Exercise brief – Name every battalion mentioned by number in the passage about the 6th Battalion below.
--- start of Quoted passage ---
The 6th Battalion was among the first infantry units raised for the AIF during the First World War. Like the 5th, 7th and 8th Battalions, it was recruited from Victoria and, together with these battalions, formed the 2nd Brigade.

The battalion was raised within a fortnight of the declaration of war in August 1914 and embarked just two months later. After a brief stop in Albany, Western Australia, the battalion proceeded to Egypt, arriving on 2 December. It later took part in the ANZAC landing on 25 April 1915, as part of the second wave. Ten days after the landing, the 2nd Brigade was transferred from ANZAC to Cape Helles to help in the attack on the village of Krithia. The attack captured little ground but cost the brigade almost a third of its strength. The Victorian battalions returned to ANZAC to help defend the beachhead, and in August the 2nd Brigade fought at the battle of Lone Pine. The battalion served at ANZAC until the evacuation in December.
--- end of Quoted passage ---
--- start of Dataset excerpts ---
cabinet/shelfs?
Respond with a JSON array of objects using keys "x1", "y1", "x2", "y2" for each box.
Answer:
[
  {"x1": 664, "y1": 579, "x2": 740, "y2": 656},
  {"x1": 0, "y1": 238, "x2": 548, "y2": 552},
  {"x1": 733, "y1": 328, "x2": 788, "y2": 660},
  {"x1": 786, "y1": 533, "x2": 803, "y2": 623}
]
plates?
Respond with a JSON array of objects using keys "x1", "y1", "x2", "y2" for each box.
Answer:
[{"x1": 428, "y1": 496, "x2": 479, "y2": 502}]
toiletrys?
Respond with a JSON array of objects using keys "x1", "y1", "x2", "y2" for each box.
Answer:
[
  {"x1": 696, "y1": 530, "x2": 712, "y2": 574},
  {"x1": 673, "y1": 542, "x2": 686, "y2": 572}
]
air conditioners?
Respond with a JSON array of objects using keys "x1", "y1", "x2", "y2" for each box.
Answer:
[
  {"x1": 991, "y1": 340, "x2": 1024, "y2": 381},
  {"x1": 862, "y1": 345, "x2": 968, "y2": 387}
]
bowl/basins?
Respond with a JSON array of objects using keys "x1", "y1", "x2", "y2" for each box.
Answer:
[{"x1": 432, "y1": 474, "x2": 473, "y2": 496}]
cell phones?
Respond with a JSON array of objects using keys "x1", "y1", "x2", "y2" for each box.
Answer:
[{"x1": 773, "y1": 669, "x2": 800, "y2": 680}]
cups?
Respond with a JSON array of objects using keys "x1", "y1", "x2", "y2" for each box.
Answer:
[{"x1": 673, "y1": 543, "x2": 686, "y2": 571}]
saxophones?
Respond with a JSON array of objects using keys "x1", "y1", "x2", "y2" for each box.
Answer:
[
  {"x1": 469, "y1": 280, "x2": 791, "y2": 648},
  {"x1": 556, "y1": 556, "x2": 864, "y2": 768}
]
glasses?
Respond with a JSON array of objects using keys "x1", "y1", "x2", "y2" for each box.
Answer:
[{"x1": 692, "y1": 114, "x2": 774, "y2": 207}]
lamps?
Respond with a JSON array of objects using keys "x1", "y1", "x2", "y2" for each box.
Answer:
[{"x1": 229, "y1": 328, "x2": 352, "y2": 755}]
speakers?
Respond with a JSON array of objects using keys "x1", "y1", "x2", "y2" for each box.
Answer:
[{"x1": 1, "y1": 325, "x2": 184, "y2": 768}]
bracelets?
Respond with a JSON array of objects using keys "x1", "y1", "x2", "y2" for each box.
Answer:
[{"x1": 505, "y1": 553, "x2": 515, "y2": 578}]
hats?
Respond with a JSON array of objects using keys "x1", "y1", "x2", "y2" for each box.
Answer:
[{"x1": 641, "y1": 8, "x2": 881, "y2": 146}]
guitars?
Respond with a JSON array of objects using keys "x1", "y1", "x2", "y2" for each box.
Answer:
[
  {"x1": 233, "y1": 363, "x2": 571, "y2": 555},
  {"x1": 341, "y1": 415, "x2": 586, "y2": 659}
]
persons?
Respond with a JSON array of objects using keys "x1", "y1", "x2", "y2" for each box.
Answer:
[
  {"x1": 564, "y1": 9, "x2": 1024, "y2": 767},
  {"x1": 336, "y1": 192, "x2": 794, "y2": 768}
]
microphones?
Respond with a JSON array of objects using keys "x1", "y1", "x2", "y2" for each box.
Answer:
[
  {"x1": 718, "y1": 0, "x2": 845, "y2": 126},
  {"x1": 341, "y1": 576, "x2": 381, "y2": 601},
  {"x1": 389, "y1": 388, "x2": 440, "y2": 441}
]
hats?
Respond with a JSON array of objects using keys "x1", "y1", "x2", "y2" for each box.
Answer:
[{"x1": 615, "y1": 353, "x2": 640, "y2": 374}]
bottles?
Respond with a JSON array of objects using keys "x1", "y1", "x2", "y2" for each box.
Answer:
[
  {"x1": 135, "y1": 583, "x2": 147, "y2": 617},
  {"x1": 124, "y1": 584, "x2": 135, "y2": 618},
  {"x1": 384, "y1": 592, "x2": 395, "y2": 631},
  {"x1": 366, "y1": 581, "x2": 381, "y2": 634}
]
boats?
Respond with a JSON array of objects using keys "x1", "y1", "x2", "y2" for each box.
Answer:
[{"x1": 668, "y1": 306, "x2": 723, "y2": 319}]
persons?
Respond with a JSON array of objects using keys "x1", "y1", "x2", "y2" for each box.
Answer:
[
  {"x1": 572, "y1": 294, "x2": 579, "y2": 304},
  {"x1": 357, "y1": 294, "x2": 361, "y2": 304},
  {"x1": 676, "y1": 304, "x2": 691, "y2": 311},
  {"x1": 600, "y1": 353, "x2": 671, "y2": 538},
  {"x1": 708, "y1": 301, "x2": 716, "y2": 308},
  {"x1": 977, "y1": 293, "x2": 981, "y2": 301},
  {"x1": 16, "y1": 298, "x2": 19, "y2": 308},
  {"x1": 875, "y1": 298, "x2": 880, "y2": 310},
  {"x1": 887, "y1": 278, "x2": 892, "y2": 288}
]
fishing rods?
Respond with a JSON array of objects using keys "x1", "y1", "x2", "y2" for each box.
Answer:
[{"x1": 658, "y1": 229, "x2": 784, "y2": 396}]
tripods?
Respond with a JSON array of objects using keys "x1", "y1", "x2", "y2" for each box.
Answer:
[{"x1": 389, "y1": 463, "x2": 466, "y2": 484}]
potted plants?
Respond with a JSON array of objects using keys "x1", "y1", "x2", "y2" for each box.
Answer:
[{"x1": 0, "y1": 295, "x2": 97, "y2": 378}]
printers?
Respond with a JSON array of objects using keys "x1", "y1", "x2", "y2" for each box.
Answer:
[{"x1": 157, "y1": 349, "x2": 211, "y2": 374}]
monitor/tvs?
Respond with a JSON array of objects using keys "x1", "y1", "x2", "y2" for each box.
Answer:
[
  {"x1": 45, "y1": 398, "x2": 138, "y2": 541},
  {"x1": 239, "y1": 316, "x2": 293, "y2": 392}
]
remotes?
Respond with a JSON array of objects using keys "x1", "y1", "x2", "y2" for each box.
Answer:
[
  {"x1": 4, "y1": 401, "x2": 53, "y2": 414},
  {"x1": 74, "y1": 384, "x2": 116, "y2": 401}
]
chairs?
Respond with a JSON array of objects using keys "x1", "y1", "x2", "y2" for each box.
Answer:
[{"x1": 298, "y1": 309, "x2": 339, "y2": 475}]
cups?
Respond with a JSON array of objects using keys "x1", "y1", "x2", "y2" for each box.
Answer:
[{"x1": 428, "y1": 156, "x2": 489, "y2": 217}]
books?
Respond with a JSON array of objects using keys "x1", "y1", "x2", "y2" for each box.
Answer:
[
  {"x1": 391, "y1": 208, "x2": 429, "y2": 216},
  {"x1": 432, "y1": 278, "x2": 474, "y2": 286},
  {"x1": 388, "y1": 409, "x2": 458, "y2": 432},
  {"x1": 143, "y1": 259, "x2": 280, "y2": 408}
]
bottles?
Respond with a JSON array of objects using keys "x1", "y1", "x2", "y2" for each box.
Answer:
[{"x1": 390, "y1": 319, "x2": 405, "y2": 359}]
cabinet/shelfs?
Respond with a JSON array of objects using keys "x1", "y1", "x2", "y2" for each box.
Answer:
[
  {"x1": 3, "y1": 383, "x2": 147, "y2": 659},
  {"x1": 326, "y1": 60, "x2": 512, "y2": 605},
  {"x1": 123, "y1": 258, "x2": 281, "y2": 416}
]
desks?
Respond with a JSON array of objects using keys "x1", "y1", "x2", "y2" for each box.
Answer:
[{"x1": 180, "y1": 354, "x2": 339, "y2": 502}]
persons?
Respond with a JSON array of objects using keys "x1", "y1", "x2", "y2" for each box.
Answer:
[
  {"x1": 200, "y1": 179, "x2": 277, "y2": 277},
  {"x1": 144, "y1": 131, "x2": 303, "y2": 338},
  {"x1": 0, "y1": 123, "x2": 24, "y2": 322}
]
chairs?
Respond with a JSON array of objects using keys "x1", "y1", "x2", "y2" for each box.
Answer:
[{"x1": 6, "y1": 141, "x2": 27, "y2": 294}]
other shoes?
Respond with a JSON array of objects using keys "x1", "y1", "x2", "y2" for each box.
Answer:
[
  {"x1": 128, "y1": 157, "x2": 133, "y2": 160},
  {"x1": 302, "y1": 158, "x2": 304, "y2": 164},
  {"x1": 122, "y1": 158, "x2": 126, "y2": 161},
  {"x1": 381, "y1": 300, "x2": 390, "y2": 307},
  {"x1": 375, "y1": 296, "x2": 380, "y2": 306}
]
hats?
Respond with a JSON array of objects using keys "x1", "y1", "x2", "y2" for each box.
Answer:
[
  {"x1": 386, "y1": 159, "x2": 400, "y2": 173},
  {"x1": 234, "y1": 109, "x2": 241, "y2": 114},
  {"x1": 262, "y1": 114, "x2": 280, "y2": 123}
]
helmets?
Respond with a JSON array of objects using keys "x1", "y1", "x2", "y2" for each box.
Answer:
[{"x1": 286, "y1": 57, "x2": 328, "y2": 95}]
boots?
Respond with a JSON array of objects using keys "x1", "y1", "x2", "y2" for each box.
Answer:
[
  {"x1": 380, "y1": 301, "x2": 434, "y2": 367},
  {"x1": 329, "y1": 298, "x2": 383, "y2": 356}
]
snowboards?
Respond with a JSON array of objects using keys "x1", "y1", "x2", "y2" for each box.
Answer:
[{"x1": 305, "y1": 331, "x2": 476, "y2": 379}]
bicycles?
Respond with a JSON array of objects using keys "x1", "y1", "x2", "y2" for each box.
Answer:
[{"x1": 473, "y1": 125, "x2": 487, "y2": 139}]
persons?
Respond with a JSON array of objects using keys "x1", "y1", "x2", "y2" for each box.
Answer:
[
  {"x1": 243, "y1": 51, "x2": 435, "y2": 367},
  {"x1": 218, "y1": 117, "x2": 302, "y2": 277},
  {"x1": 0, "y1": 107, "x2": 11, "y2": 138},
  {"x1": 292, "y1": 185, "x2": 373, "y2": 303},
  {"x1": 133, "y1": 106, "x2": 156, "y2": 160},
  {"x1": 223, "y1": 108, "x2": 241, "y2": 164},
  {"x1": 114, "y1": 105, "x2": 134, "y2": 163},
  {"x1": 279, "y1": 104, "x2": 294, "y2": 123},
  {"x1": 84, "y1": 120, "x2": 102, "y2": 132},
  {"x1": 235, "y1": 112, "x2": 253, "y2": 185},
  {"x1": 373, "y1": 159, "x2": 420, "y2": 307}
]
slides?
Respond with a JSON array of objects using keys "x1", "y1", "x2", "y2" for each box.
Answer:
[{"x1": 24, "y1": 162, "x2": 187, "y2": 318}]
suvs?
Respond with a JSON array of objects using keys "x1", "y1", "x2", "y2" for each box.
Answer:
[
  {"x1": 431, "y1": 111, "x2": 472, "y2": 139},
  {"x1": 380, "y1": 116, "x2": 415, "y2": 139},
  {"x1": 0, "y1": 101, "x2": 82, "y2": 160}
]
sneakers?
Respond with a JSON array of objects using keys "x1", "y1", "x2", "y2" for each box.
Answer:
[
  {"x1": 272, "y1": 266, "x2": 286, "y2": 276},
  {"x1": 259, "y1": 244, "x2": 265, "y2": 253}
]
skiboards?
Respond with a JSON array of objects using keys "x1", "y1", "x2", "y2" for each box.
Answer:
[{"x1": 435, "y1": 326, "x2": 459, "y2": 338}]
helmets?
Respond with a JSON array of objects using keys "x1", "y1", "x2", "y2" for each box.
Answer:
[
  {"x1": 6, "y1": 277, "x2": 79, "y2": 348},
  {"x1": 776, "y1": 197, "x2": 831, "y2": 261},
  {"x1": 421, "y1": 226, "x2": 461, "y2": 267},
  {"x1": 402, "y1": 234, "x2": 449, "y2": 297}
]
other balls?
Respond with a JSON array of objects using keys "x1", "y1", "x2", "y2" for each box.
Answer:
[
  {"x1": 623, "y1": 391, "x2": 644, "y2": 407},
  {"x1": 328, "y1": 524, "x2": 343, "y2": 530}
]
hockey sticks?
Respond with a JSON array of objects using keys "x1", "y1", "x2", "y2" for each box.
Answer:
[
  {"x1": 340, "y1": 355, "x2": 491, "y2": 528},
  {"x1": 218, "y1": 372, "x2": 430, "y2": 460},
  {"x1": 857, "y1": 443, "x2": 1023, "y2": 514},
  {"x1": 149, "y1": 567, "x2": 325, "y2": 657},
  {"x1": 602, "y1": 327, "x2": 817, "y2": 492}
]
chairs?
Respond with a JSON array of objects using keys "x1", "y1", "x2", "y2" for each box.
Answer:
--- end of Dataset excerpts ---
Expected answer – 6th Battalion, 5th Battalion, 7th Battalion, 8th Battalion